Note: the StorageClass used here is named standard, it’s the default StorageClass on a Minikube cluster. However, the default storage class in your cluster may have a different name.
$ kubectl get pvc,pv
NAME STATUS VOLUME CAPACITY ACCESS MODES STORAGECLASS AGE
persistentvolumeclaim/data-mysql-0 Bound pvc-abded038-c28d-4fe6-8d8e-340e5cc745f7 2Gi RWO standard 8m11s
persistentvolumeclaim/data-mysql-1 Bound pvc-97587c8e-dfdf-448a-af12-75d6e1e5d770 2Gi RWO standard 7m23s
persistentvolumeclaim/data-mysql-2 Bound pvc-93aa73c9-a396-41ad-bb91-ec690bd00674 2Gi RWO standard 7m5s
NAME CAPACITY ACCESS MODES RECLAIM POLICY STATUS CLAIM STORAGECLASS REASON AGE
persistentvolume/pvc-93aa73c9-a396-41ad-bb91-ec690bd00674 2Gi RWO Delete Bound default/data-mysql-2 standard 7m5s
persistentvolume/pvc-97587c8e-dfdf-448a-af12-75d6e1e5d770 2Gi RWO Delete Bound default/data-mysql-1 standard 7m23s
persistentvolume/pvc-abded038-c28d-4fe6-8d8e-340e5cc745f7 2Gi RWO Delete Bound default/data-mysql-0 standard 8m11s
Cleanup
kubectl delete statefulset/mysql
kubectl delete -f headless-svc.yaml -f mysql-svc.yaml -f cm.yaml
Summary
Here we’ve seen how to set up a MySQL cluster using a StatefulSet.

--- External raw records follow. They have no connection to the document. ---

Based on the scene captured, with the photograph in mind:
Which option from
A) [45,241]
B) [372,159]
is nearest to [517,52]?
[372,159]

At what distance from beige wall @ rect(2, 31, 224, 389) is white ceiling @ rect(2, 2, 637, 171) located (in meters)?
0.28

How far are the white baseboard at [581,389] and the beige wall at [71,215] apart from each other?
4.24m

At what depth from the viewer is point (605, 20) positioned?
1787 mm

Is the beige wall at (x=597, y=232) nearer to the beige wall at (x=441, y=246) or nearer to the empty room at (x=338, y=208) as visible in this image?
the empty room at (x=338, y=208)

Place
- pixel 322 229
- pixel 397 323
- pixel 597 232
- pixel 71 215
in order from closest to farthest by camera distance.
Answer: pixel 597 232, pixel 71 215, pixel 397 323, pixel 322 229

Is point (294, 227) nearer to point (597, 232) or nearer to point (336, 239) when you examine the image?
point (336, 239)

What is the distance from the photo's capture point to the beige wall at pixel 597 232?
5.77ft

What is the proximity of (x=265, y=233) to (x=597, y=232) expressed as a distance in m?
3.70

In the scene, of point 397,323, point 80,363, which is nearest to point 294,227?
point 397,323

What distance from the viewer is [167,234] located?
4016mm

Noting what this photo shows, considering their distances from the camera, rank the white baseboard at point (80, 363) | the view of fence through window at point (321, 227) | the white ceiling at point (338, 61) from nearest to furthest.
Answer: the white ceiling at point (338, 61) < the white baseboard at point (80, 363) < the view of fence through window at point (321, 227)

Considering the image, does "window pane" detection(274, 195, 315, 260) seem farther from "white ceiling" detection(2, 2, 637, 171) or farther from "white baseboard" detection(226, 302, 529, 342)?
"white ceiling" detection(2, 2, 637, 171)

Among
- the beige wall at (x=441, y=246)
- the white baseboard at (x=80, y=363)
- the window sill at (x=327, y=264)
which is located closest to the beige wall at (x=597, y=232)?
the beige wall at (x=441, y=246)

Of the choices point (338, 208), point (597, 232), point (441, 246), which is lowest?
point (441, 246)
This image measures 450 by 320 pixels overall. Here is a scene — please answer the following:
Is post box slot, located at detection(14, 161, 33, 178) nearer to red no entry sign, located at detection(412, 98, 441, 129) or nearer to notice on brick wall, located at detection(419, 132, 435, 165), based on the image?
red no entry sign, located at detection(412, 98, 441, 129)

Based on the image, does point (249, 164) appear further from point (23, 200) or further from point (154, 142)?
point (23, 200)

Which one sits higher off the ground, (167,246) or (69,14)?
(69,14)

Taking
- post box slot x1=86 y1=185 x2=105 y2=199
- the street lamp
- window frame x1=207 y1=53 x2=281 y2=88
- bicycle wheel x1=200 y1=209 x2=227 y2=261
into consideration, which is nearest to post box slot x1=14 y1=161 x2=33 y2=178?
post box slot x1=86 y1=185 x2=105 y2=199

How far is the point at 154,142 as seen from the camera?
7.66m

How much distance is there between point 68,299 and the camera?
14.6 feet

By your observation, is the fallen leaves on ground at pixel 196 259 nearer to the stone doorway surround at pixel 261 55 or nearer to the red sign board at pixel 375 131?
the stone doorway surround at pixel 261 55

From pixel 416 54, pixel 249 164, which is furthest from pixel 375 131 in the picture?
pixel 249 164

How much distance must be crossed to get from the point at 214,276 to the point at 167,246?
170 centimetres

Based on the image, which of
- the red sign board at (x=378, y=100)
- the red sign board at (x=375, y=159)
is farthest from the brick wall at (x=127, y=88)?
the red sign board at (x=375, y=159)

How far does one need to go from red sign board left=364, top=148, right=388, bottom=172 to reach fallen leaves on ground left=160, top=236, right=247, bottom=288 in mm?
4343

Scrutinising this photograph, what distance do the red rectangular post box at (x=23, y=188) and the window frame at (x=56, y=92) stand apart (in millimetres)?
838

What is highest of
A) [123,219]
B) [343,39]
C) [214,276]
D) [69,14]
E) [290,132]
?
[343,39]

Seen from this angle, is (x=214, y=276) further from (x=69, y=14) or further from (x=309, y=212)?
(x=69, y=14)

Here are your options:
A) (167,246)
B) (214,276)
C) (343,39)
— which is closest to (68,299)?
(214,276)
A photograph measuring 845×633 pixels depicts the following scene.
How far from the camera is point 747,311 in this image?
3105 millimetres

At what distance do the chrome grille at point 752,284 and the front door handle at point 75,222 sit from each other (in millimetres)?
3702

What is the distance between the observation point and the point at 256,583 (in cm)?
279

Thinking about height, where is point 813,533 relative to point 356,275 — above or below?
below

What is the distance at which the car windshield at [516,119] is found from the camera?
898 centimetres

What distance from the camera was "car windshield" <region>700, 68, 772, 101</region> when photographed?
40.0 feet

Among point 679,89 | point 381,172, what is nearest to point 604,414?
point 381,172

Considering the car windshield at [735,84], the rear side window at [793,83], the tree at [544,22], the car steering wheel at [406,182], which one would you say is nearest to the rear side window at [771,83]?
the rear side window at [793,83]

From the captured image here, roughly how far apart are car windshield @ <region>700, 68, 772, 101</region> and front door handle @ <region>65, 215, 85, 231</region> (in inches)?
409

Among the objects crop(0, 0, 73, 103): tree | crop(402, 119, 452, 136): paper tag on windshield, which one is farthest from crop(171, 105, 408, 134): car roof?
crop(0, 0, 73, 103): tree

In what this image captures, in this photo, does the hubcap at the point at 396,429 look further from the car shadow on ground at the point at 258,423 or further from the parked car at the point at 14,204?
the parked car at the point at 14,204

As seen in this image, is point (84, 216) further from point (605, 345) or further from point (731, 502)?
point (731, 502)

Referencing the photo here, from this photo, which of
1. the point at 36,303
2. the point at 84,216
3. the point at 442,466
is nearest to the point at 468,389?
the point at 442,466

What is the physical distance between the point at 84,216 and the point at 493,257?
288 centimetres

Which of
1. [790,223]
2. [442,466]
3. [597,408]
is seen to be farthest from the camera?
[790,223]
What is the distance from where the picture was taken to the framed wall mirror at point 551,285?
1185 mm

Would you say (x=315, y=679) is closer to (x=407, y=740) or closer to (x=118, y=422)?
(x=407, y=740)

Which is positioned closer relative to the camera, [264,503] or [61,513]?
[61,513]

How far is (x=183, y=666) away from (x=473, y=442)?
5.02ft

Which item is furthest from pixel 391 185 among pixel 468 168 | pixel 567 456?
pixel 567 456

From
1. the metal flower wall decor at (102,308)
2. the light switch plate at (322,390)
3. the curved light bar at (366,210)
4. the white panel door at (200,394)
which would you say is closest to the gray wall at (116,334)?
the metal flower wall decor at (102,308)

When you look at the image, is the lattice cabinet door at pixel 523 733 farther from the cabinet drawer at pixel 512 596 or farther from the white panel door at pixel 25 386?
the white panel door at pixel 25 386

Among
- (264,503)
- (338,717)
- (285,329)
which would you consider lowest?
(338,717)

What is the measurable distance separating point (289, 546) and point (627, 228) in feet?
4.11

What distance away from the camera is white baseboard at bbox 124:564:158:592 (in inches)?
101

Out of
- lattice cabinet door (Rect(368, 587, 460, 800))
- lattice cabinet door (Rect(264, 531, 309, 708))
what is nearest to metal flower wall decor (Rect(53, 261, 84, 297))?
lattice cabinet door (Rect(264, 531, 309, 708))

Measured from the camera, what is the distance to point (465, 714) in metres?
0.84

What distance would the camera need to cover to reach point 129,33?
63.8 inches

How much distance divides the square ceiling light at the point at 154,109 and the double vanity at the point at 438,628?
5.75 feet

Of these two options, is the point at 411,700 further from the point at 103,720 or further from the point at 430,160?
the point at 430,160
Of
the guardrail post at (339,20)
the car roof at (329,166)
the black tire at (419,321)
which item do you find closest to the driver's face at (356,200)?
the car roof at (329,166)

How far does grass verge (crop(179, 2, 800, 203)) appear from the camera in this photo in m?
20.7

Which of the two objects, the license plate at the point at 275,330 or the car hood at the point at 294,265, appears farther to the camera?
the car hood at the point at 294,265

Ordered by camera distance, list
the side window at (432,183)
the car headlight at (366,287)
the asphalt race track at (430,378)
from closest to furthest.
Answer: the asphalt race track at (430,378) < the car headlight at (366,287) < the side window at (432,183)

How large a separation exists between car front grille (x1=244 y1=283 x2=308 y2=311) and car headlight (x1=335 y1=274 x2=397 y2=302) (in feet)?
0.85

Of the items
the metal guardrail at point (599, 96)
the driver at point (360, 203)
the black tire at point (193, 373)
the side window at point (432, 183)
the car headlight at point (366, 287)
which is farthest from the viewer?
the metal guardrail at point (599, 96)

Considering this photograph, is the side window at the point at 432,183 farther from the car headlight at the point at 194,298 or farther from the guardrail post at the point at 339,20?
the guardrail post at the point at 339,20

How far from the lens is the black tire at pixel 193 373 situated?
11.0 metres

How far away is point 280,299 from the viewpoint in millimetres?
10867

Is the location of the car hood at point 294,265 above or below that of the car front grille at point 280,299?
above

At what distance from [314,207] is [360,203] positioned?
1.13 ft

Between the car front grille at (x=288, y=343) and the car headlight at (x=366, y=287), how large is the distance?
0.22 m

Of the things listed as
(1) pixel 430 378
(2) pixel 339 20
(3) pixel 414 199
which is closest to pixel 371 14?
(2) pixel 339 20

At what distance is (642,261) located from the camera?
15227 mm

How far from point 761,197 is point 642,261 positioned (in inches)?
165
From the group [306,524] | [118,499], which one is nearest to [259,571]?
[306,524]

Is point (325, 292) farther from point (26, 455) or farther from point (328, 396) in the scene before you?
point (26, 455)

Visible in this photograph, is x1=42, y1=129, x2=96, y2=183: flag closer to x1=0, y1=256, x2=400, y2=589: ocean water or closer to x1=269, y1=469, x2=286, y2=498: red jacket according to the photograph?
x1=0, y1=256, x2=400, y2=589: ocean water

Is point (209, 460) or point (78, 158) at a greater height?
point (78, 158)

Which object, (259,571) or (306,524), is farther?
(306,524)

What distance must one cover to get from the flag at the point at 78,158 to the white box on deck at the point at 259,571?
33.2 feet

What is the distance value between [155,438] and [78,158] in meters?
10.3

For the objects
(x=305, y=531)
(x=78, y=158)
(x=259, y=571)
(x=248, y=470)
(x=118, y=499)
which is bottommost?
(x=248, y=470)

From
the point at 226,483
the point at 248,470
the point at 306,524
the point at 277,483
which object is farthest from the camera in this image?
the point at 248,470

As you can see, this resource is more complex than the resources used for managing stateless workloads, meaning those that don’t have data to manage. In practice, the management of database clusters, or other complex applications, is often done using Operators, processes in which all the application management logic is coded.